Jan 6, 2011, 12:17 PM | Article By: Sainey MK Marenah

The International Criminal Court is closely monitoring the post-election crisis in Ivory Coast, Gambian-born deputy prosecutor of the court, Mrs Fatou Bom Bensouda, currently in Banjul, told The Point on Tuesday.

She was speaking shortly after attending a seminar organized by the Female Lawyers Association of The Gambia (FLAG) held at the American Corner along

Kairaba Avenue

The crisis in the world’s leading cocoa producer, which followed a 28th November 2010 election intended to reunify the country, is showing no sign of going down.

Opposition leader Alassan Ouattara was initially proclaimed the winner by the country’s election commission - a verdict backed by the UN, which helped organise the poll.

But the Constitutional Council, headed by an ally of incumbent President Laurent Gbagbo, later ruled that Gbagbo had won, citing voting irregularities in the north of the country.

“The ICC has not yet taken any stance on the political situation in Ivory Coast that is currently ongoing. What we have done is for the prosecutor to use his preventive mandate to ensure that crime will not be committed, especially crimes against humanity, which falls under the jurisdiction of the ICC,” Bensouda said.

According to her, she and the ICC prosecutor have so far issued statements and made declarations calling on both parties in the Ivory Coast to ensure that crimes that fall under the jurisdiction of the ICC are not committed.

“We are observing every step taking place in Ivory Coast. The Ivory Coast is not a state party to the Rome Statute, but it has made a declaration accepting the jurisdiction of the International Criminal Court, and that means we can look into the situation in Ivory Coast.

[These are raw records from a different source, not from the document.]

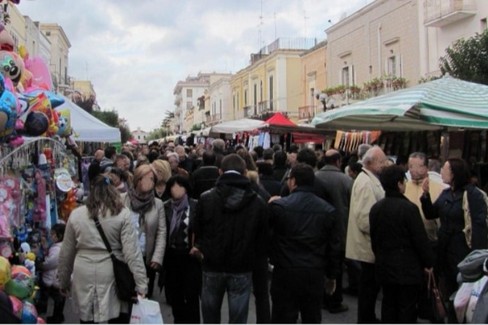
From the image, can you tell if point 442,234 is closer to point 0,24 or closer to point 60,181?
point 60,181

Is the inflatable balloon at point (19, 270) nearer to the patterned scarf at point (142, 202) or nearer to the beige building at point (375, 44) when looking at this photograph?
the patterned scarf at point (142, 202)

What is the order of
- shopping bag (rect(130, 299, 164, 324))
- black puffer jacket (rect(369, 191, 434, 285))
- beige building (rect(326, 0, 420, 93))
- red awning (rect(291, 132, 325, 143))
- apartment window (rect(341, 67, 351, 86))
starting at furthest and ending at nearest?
apartment window (rect(341, 67, 351, 86)), beige building (rect(326, 0, 420, 93)), red awning (rect(291, 132, 325, 143)), black puffer jacket (rect(369, 191, 434, 285)), shopping bag (rect(130, 299, 164, 324))

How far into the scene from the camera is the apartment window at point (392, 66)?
2252 centimetres

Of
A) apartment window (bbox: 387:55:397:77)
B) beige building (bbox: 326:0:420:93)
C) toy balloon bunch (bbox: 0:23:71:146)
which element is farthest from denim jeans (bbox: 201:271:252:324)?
apartment window (bbox: 387:55:397:77)

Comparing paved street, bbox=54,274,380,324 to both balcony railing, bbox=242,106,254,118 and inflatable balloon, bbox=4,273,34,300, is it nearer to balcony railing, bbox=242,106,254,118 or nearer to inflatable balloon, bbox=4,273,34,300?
inflatable balloon, bbox=4,273,34,300

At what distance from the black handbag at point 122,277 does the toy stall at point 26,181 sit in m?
0.78

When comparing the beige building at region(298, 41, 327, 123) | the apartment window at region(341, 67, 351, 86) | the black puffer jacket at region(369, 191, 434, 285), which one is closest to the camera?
the black puffer jacket at region(369, 191, 434, 285)

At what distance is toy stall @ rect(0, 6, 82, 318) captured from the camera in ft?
15.6

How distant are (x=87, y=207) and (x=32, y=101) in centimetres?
258

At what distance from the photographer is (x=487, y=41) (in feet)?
46.3

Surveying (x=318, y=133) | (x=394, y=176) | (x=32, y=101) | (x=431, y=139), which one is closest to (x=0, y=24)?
(x=32, y=101)

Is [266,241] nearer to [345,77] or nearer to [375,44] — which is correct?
[375,44]

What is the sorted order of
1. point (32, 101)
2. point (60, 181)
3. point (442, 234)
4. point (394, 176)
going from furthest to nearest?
1. point (60, 181)
2. point (32, 101)
3. point (442, 234)
4. point (394, 176)

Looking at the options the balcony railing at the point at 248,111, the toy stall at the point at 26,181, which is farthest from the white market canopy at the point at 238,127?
the balcony railing at the point at 248,111
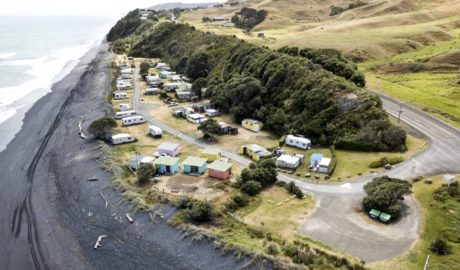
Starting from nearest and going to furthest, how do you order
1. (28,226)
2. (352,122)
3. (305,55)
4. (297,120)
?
(28,226) < (352,122) < (297,120) < (305,55)

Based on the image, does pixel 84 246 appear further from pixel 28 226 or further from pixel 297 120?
pixel 297 120

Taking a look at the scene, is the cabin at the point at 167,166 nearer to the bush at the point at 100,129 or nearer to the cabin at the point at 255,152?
the cabin at the point at 255,152

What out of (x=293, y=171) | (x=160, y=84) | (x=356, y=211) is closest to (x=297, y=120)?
(x=293, y=171)

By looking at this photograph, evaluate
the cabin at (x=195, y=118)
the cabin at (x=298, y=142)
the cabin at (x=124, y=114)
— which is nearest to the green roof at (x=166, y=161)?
the cabin at (x=298, y=142)

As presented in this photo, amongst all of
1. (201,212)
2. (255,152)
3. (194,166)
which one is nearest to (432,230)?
(201,212)

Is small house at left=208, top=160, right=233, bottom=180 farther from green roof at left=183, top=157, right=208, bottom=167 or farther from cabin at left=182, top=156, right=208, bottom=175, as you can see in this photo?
green roof at left=183, top=157, right=208, bottom=167

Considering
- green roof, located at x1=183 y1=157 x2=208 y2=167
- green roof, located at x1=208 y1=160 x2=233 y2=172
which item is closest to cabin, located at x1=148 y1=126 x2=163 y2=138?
green roof, located at x1=183 y1=157 x2=208 y2=167
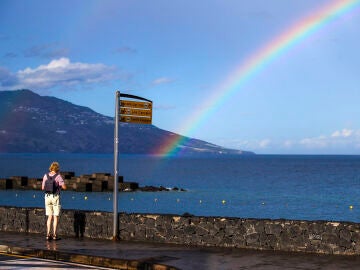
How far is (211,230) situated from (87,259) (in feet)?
9.54

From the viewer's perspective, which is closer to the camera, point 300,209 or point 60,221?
point 60,221

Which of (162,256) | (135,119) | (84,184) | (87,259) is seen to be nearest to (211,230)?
(162,256)

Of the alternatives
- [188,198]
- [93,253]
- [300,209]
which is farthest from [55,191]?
[188,198]

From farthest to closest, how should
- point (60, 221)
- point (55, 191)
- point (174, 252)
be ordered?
point (60, 221) < point (55, 191) < point (174, 252)

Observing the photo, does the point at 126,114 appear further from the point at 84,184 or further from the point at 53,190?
the point at 84,184

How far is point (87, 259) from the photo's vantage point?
38.7 ft

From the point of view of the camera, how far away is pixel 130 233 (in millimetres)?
14430

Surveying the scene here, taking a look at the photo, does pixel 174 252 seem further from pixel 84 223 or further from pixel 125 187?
pixel 125 187

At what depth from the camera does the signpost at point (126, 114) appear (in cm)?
1452

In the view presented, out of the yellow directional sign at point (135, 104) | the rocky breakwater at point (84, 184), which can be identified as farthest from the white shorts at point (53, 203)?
the rocky breakwater at point (84, 184)

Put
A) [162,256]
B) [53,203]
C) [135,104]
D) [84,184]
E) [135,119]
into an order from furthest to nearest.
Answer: [84,184]
[135,104]
[135,119]
[53,203]
[162,256]

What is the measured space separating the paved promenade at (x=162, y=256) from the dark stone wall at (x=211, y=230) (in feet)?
1.07

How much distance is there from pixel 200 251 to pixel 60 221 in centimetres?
495

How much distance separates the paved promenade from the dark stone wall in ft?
1.07
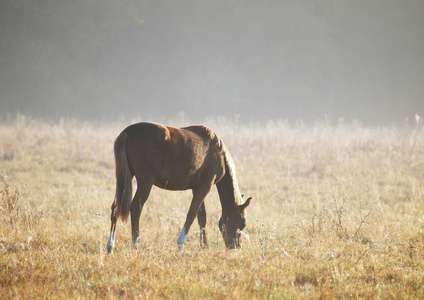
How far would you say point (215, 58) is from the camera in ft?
179

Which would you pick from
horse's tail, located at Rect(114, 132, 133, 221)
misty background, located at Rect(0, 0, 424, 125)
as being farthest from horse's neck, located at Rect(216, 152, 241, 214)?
misty background, located at Rect(0, 0, 424, 125)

We have jurisdiction based on that declaration,” she added.

Dilating on what the ICC is doing to prosecute those who commit war crimes and crimes against humanity, Bensouda said: “Jean Pierre Bemba was the vice president of the Democratic Republic of Congo, and we have charged him with war crimes and crimes against humanity as the commander of his militia that invaded the Central African Republic.

“So the trial has started at the ICC, and the first witness which I had the privilege of taking, has been in court to give evidence, and we are continuing our presentation on that evidence, and I hope it will take us to the later part of year, when the defence will also present its evidence.”

In her view, the ICC is not a court of first instance. “It is a court of last resort, which means that the ICC will intervene in areas where the national systems are not doing anything. Then the ICC comes in, but also you have to understand that the ICC’s jurisdiction covers crimes like war crimes, genocide and crimes against humanity. This is what is in our statute,” she noted.

The ICC Deputy Prosecutor further stated that the court does not  just go around trying all the crimes committed around the world.

“It has to be genocide or war crimes and crime against humanity, and now aggression as soon as we complete our process in that regard,” she said, adding that the ICC’s intervention is limited to those people who bear the greatest responsibility.

She further stated: “There are so many things that people don’t understand about the ICC, and think that we will just go around the world and intervene in every situation. We cannot do that, because the court’s jurisdiction is limited to the states that have signed and ratified the Rome Statute that calls for the creation of the court”.

In conclusion, Bensouda called on states to sign and ratify the Rome Statute because, as she put it, the more universal the ICC statute is, the more it can intervene in various situations.

“The fact that the ICC is going to try those crimes does not mean that we will interfere with the sovereignty or jurisdiction of every state,” she emphasised.